▼
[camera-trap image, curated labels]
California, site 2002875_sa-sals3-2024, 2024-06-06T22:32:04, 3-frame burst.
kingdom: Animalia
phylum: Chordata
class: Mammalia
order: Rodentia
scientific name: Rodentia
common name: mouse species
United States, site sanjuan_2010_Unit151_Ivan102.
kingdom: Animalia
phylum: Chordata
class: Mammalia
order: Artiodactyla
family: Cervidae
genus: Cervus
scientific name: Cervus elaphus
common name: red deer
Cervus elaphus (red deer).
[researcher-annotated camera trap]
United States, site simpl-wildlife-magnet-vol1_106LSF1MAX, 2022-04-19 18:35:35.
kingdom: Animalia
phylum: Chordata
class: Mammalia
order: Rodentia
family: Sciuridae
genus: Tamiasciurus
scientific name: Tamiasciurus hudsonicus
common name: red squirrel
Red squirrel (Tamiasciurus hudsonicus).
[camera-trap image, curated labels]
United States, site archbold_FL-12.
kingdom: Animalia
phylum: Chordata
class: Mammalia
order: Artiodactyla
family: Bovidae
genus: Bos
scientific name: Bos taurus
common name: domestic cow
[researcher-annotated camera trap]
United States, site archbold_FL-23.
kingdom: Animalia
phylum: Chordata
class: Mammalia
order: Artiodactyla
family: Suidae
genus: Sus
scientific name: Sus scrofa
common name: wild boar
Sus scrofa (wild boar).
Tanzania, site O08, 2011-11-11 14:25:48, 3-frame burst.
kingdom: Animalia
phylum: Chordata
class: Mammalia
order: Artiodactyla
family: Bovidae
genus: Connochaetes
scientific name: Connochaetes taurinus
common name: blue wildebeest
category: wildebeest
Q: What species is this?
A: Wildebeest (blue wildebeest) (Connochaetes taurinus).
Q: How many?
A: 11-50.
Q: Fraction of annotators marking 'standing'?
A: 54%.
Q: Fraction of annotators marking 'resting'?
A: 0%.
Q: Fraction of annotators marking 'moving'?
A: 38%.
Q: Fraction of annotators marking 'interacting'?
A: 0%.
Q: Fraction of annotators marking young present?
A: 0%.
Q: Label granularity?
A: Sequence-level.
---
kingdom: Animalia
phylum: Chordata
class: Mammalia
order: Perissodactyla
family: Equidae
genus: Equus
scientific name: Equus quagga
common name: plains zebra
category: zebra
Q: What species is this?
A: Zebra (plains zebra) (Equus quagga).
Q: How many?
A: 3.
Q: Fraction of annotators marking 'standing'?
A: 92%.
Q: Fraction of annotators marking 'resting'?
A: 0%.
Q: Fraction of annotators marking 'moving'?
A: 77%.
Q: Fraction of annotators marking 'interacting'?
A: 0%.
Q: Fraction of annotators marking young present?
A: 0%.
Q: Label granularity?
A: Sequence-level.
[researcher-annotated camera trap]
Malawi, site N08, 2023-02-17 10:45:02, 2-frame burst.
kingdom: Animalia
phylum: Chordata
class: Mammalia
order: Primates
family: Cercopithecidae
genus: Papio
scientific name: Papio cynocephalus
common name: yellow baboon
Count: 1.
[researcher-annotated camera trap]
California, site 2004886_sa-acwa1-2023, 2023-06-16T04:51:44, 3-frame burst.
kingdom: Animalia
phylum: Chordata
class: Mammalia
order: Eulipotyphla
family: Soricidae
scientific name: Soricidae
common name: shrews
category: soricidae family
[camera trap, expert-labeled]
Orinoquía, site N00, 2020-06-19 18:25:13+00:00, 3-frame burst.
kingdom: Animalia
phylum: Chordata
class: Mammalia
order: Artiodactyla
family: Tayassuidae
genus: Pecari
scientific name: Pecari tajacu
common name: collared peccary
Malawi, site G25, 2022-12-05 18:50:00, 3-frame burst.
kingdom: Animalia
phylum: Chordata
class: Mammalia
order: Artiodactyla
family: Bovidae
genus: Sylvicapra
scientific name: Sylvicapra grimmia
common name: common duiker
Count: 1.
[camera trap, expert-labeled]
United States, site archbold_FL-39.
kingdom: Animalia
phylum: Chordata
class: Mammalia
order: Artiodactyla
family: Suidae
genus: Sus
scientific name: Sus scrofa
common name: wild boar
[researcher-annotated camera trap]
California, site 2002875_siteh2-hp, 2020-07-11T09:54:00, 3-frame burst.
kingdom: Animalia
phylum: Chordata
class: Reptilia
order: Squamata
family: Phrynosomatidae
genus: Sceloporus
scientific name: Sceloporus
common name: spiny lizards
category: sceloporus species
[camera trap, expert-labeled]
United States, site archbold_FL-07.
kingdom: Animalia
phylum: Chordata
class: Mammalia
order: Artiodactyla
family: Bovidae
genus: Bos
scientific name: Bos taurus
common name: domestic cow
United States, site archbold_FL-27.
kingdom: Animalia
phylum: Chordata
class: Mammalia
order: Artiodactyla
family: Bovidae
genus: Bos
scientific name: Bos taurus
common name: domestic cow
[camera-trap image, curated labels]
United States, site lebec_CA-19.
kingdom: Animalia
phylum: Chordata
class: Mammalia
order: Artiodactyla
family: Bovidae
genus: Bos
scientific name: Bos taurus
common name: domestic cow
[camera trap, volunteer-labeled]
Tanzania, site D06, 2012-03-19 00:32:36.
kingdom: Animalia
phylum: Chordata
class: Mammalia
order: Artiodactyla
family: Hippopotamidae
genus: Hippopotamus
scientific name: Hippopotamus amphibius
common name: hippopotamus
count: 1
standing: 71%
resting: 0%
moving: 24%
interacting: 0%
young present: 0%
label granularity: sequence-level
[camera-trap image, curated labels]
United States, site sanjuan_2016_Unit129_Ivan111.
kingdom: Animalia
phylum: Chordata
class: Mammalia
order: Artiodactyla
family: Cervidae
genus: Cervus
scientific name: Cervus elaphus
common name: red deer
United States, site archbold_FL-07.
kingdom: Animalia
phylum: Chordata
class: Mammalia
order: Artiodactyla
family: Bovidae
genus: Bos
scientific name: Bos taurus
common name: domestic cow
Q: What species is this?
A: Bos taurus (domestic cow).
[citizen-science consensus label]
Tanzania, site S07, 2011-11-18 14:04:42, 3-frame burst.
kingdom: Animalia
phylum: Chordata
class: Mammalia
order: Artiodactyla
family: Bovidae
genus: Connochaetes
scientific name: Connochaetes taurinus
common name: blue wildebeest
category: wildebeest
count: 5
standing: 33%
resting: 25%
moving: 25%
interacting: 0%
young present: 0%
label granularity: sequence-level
▲
Activity → An exact, complete copy of the records is the expected answer.

Solution to this exercise →
[camera-trap image, curated labels]
California, site 2002875_sa-sals3-2024, 2024-06-06T22:32:04, 3-frame burst.
kingdom: Animalia
phylum: Chordata
class: Mammalia
order: Rodentia
scientific name: Rodentia
common name: mouse species
United States, site sanjuan_2010_Unit151_Ivan102.
kingdom: Animalia
phylum: Chordata
class: Mammalia
order: Artiodactyla
family: Cervidae
genus: Cervus
scientific name: Cervus elaphus
common name: red deer
Cervus elaphus (red deer).
[researcher-annotated camera trap]
United States, site simpl-wildlife-magnet-vol1_106LSF1MAX, 2022-04-19 18:35:35.
kingdom: Animalia
phylum: Chordata
class: Mammalia
order: Rodentia
family: Sciuridae
genus: Tamiasciurus
scientific name: Tamiasciurus hudsonicus
common name: red squirrel
Red squirrel (Tamiasciurus hudsonicus).
[camera-trap image, curated labels]
United States, site archbold_FL-12.
kingdom: Animalia
phylum: Chordata
class: Mammalia
order: Artiodactyla
family: Bovidae
genus: Bos
scientific name: Bos taurus
common name: domestic cow
[researcher-annotated camera trap]
United States, site archbold_FL-23.
kingdom: Animalia
phylum: Chordata
class: Mammalia
order: Artiodactyla
family: Suidae
genus: Sus
scientific name: Sus scrofa
common name: wild boar
Sus scrofa (wild boar).
Tanzania, site O08, 2011-11-11 14:25:48, 3-frame burst.
kingdom: Animalia
phylum: Chordata
class: Mammalia
order: Artiodactyla
family: Bovidae
genus: Connochaetes
scientific name: Connochaetes taurinus
common name: blue wildebeest
category: wildebeest
Q: What species is this?
A: Wildebeest (blue wildebeest) (Connochaetes taurinus).
Q: How many?
A: 11-50.
Q: Fraction of annotators marking 'standing'?
A: 54%.
Q: Fraction of annotators marking 'resting'?
A: 0%.
Q: Fraction of annotators marking 'moving'?
A: 38%.
Q: Fraction of annotators marking 'interacting'?
A: 0%.
Q: Fraction of annotators marking young present?
A: 0%.
Q: Label granularity?
A: Sequence-level.
---
kingdom: Animalia
phylum: Chordata
class: Mammalia
order: Perissodactyla
family: Equidae
genus: Equus
scientific name: Equus quagga
common name: plains zebra
category: zebra
Q: What species is this?
A: Zebra (plains zebra) (Equus quagga).
Q: How many?
A: 3.
Q: Fraction of annotators marking 'standing'?
A: 92%.
Q: Fraction of annotators marking 'resting'?
A: 0%.
Q: Fraction of annotators marking 'moving'?
A: 77%.
Q: Fraction of annotators marking 'interacting'?
A: 0%.
Q: Fraction of annotators marking young present?
A: 0%.
Q: Label granularity?
A: Sequence-level.
[researcher-annotated camera trap]
Malawi, site N08, 2023-02-17 10:45:02, 2-frame burst.
kingdom: Animalia
phylum: Chordata
class: Mammalia
order: Primates
family: Cercopithecidae
genus: Papio
scientific name: Papio cynocephalus
common name: yellow baboon
Count: 1.
[researcher-annotated camera trap]
California, site 2004886_sa-acwa1-2023, 2023-06-16T04:51:44, 3-frame burst.
kingdom: Animalia
phylum: Chordata
class: Mammalia
order: Eulipotyphla
family: Soricidae
scientific name: Soricidae
common name: shrews
category: soricidae family
[camera trap, expert-labeled]
Orinoquía, site N00, 2020-06-19 18:25:13+00:00, 3-frame burst.
kingdom: Animalia
phylum: Chordata
class: Mammalia
order: Artiodactyla
family: Tayassuidae
genus: Pecari
scientific name: Pecari tajacu
common name: collared peccary
Malawi, site G25, 2022-12-05 18:50:00, 3-frame burst.
kingdom: Animalia
phylum: Chordata
class: Mammalia
order: Artiodactyla
family: Bovidae
genus: Sylvicapra
scientific name: Sylvicapra grimmia
common name: common duiker
Count: 1.
[camera trap, expert-labeled]
United States, site archbold_FL-39.
kingdom: Animalia
phylum: Chordata
class: Mammalia
order: Artiodactyla
family: Suidae
genus: Sus
scientific name: Sus scrofa
common name: wild boar
[researcher-annotated camera trap]
California, site 2002875_siteh2-hp, 2020-07-11T09:54:00, 3-frame burst.
kingdom: Animalia
phylum: Chordata
class: Reptilia
order: Squamata
family: Phrynosomatidae
genus: Sceloporus
scientific name: Sceloporus
common name: spiny lizards
category: sceloporus species
[camera trap, expert-labeled]
United States, site archbold_FL-07.
kingdom: Animalia
phylum: Chordata
class: Mammalia
order: Artiodactyla
family: Bovidae
genus: Bos
scientific name: Bos taurus
common name: domestic cow
United States, site archbold_FL-27.
kingdom: Animalia
phylum: Chordata
class: Mammalia
order: Artiodactyla
family: Bovidae
genus: Bos
scientific name: Bos taurus
common name: domestic cow
[camera-trap image, curated labels]
United States, site lebec_CA-19.
kingdom: Animalia
phylum: Chordata
class: Mammalia
order: Artiodactyla
family: Bovidae
genus: Bos
scientific name: Bos taurus
common name: domestic cow
[camera trap, volunteer-labeled]
Tanzania, site D06, 2012-03-19 00:32:36.
kingdom: Animalia
phylum: Chordata
class: Mammalia
order: Artiodactyla
family: Hippopotamidae
genus: Hippopotamus
scientific name: Hippopotamus amphibius
common name: hippopotamus
count: 1
standing: 71%
resting: 0%
moving: 24%
interacting: 0%
young present: 0%
label granularity: sequence-level
[camera-trap image, curated labels]
United States, site sanjuan_2016_Unit129_Ivan111.
kingdom: Animalia
phylum: Chordata
class: Mammalia
order: Artiodactyla
family: Cervidae
genus: Cervus
scientific name: Cervus elaphus
common name: red deer
United States, site archbold_FL-07.
kingdom: Animalia
phylum: Chordata
class: Mammalia
order: Artiodactyla
family: Bovidae
genus: Bos
scientific name: Bos taurus
common name: domestic cow
Q: What species is this?
A: Bos taurus (domestic cow).
[citizen-science consensus label]
Tanzania, site S07, 2011-11-18 14:04:42, 3-frame burst.
kingdom: Animalia
phylum: Chordata
class: Mammalia
order: Artiodactyla
family: Bovidae
genus: Connochaetes
scientific name: Connochaetes taurinus
common name: blue wildebeest
category: wildebeest
count: 5
standing: 33%
resting: 25%
moving: 25%
interacting: 0%
young present: 0%
label granularity: sequence-level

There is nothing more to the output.